EXERCISE BRIEF —
The data below calls for an exact copy.

[Stored entries]
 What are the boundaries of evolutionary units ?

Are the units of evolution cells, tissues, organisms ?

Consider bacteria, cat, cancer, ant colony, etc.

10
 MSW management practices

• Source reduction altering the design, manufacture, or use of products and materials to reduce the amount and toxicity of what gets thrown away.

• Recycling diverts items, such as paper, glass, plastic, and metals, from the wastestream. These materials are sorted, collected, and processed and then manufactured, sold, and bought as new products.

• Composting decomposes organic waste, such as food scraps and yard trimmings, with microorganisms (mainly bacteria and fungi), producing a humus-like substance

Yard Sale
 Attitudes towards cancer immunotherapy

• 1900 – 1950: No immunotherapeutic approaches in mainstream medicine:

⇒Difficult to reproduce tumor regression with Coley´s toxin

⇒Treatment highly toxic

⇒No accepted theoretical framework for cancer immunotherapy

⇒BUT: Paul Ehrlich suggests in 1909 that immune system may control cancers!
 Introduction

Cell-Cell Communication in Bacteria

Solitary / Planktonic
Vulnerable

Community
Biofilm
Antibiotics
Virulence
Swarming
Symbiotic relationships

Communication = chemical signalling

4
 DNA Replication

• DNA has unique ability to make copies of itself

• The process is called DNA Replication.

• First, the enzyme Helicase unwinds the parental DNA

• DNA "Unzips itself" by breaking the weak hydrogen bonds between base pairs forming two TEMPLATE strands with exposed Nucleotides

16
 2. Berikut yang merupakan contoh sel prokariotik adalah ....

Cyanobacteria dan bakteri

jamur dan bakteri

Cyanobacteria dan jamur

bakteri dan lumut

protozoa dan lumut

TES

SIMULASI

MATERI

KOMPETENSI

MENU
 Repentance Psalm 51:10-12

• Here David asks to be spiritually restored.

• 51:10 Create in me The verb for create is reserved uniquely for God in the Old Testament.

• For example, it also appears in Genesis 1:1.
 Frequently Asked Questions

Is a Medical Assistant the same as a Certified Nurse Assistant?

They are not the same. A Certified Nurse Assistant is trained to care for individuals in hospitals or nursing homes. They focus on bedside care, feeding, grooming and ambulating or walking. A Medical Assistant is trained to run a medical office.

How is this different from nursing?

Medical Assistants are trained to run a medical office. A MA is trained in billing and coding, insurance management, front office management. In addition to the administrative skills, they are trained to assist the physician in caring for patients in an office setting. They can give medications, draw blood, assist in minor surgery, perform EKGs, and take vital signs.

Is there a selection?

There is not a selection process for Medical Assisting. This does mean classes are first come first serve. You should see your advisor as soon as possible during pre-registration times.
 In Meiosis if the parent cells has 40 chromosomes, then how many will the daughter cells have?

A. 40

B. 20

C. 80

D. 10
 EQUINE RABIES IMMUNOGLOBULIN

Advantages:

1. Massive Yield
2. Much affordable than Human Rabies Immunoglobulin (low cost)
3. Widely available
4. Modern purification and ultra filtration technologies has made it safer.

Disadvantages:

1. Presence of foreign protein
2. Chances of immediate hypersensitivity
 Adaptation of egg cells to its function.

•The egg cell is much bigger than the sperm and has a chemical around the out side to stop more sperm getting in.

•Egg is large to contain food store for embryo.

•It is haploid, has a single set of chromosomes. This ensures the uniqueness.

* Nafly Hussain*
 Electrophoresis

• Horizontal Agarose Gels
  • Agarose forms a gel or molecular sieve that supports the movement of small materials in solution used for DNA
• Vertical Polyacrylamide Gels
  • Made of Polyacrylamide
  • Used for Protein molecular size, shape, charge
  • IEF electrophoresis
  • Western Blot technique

REPLY TO THE EXERCISE —
 What are the boundaries of evolutionary units ?

Are the units of evolution cells, tissues, organisms ?

Consider bacteria, cat, cancer, ant colony, etc.

10
 MSW management practices

• Source reduction altering the design, manufacture, or use of products and materials to reduce the amount and toxicity of what gets thrown away.

• Recycling diverts items, such as paper, glass, plastic, and metals, from the wastestream. These materials are sorted, collected, and processed and then manufactured, sold, and bought as new products.

• Composting decomposes organic waste, such as food scraps and yard trimmings, with microorganisms (mainly bacteria and fungi), producing a humus-like substance

Yard Sale
 Attitudes towards cancer immunotherapy

• 1900 – 1950: No immunotherapeutic approaches in mainstream medicine:

⇒Difficult to reproduce tumor regression with Coley´s toxin

⇒Treatment highly toxic

⇒No accepted theoretical framework for cancer immunotherapy

⇒BUT: Paul Ehrlich suggests in 1909 that immune system may control cancers!
 Introduction

Cell-Cell Communication in Bacteria

Solitary / Planktonic
Vulnerable

Community
Biofilm
Antibiotics
Virulence
Swarming
Symbiotic relationships

Communication = chemical signalling

4
 DNA Replication

• DNA has unique ability to make copies of itself

• The process is called DNA Replication.

• First, the enzyme Helicase unwinds the parental DNA

• DNA "Unzips itself" by breaking the weak hydrogen bonds between base pairs forming two TEMPLATE strands with exposed Nucleotides

16
 2. Berikut yang merupakan contoh sel prokariotik adalah ....

Cyanobacteria dan bakteri

jamur dan bakteri

Cyanobacteria dan jamur

bakteri dan lumut

protozoa dan lumut

TES

SIMULASI

MATERI

KOMPETENSI

MENU
 Repentance Psalm 51:10-12

• Here David asks to be spiritually restored.

• 51:10 Create in me The verb for create is reserved uniquely for God in the Old Testament.

• For example, it also appears in Genesis 1:1.
 Frequently Asked Questions

Is a Medical Assistant the same as a Certified Nurse Assistant?

They are not the same. A Certified Nurse Assistant is trained to care for individuals in hospitals or nursing homes. They focus on bedside care, feeding, grooming and ambulating or walking. A Medical Assistant is trained to run a medical office.

How is this different from nursing?

Medical Assistants are trained to run a medical office. A MA is trained in billing and coding, insurance management, front office management. In addition to the administrative skills, they are trained to assist the physician in caring for patients in an office setting. They can give medications, draw blood, assist in minor surgery, perform EKGs, and take vital signs.

Is there a selection?

There is not a selection process for Medical Assisting. This does mean classes are first come first serve. You should see your advisor as soon as possible during pre-registration times.
 In Meiosis if the parent cells has 40 chromosomes, then how many will the daughter cells have?

A. 40

B. 20

C. 80

D. 10
 EQUINE RABIES IMMUNOGLOBULIN

Advantages:

1. Massive Yield
2. Much affordable than Human Rabies Immunoglobulin (low cost)
3. Widely available
4. Modern purification and ultra filtration technologies has made it safer.

Disadvantages:

1. Presence of foreign protein
2. Chances of immediate hypersensitivity
 Adaptation of egg cells to its function.

•The egg cell is much bigger than the sperm and has a chemical around the out side to stop more sperm getting in.

•Egg is large to contain food store for embryo.

•It is haploid, has a single set of chromosomes. This ensures the uniqueness.

* Nafly Hussain*
 Electrophoresis

• Horizontal Agarose Gels
  • Agarose forms a gel or molecular sieve that supports the movement of small materials in solution used for DNA
• Vertical Polyacrylamide Gels
  • Made of Polyacrylamide
  • Used for Protein molecular size, shape, charge
  • IEF electrophoresis
  • Western Blot technique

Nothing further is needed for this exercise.